There's been a bit of discussion lately about search and tagging (or "folksonomy"). Recently my friends Danny Sullivan (here and here) and Gary Price (here) have commented. I had dinner with Gary a few months ago in New York, so in addition to his published comments I know where he's coming from. Now, I'm the first to agree that tagging has a long way to go before it's accessible to millions of web users, but it holds a ton of promise. They both make a lot of great points about how usable this stuff is for the general web population.
But, sadly, I think they both miss the mark. Danny has picked a poor analogy for tagging - meta keywords. The meta keyword tag allows content publishers to insert keywords into their pages that describe the content. Since the keyword tag is invisible in a browser, it promised to be a mechanism for delivering metadata to search engines. It was a dismal failure. As Danny says:
In addition, none -- NONE! -- of these search engines now or ever has made use of the tag in a way to let you perhaps see all the pages "tagged" to be on a particular subject. Why not? The data is largely useless.

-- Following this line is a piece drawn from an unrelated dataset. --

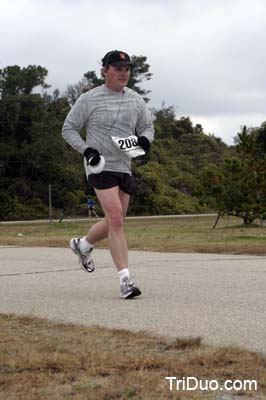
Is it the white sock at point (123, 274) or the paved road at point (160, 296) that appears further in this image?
the white sock at point (123, 274)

Thinking that tagging would lead to top rankings, some people misused the tag. Other people didn't misuse the tag intentionally, but they might poorly describe their pages.
He's exactly right. The data, for the most part, are garbage. Then Danny makes a flawed syllogistic leap - since meta keywords failed, tagging is doomed. But there's a subtle difference between meta keywords and tagging, and it's an important one. Meta keywords allowed content publishers to describe their own content. Tagging allows anyone to describe anyone's content. And this, as they say, makes all of the difference.
Let's take an illustrative example. Ask a random friend to describe his or her personality with a series of adjectives (like "funny," "quiet," and "arrogant"). Now, ask 50 people who know him or her well to do the same thing. Which is the better source of information? The 50 people of course. Even if your friend doesn't lie, you'll still get better data from the friends. Why? Because other people know us better than we know ourselves. Responses from a large, diverse group of people tend to be more accurate than responses from any one individual (it's the wisdom of crowds). Even better, the more people you ask, the more accurate it will get because the more you'll be able to identify trends and popular opinions, the more you'll get a power law distribution of the data. If you notice that 60% of the people describe your friend as "abrasive" that will tell you something. (How many people would describe themselves as abrasive?)
It's the same with tagging. Several hundred users (or even a thousand, or a million) can be an amazing source of valuable metadata about content on the web. But there are challenges. Here are some of the objections commonly raised: People will lie! People aren't using the same vocabulary - what if you say "bonds" and mean Barry Bonds and I say "bonds" and mean stocks and bonds?! People are terrible spellers! Welcome to the world of search.
I made this point at a recent BayCHI panel - tagging isn't new; the web is full of tags. But they're not in meta keywords, they're in the links. The text of the links pointing to other web pages are simply the web publisher's best effort to describe the page she's linking to. And it turns out those links are some of the most valuable metadata we have to work with in search. And you know what? They're subject to all of the flaws people say will doom tagging. Spammers lie. The spelling is atrocious. And there's ambiguity everywhere. But given a huge population of links, you can begin to make sense of the madness. Why? Well, there are humans on both ends of the search rope. There's a person searching, and there's a person who's written some content. The job of the search engine is to simply connect the two. Traditional software engineers, in their endless pursuit of the elimination of ambiguity, sometimes forget this. Search engineers embraced it. Take an example - the misspellings can actually be useful to a search engine. If somebody misspelled Britney Spears' name when they blogged about her, there's a good chance somebody will misspell her name when they search for her.
Now, I don't want to under represent the enormity of the search problem. Thousands of engineers at the major search engines (and lots of startups) are constantly battling to make the data valuable. PageRank, for example, is effectively a system for overlaying reputation on top of web links. We'll need the same thing for tagging. But tagging is promising because it brings a new voice into the equation - the users. Link text is great, but link text only represents the voices of the webmasters and the content publishers. It's the users that ultimately consume the content, and there are orders of magnitude more of them. That's why I disagree with Danny - if we can make tagging work, it could be a killer solution for search.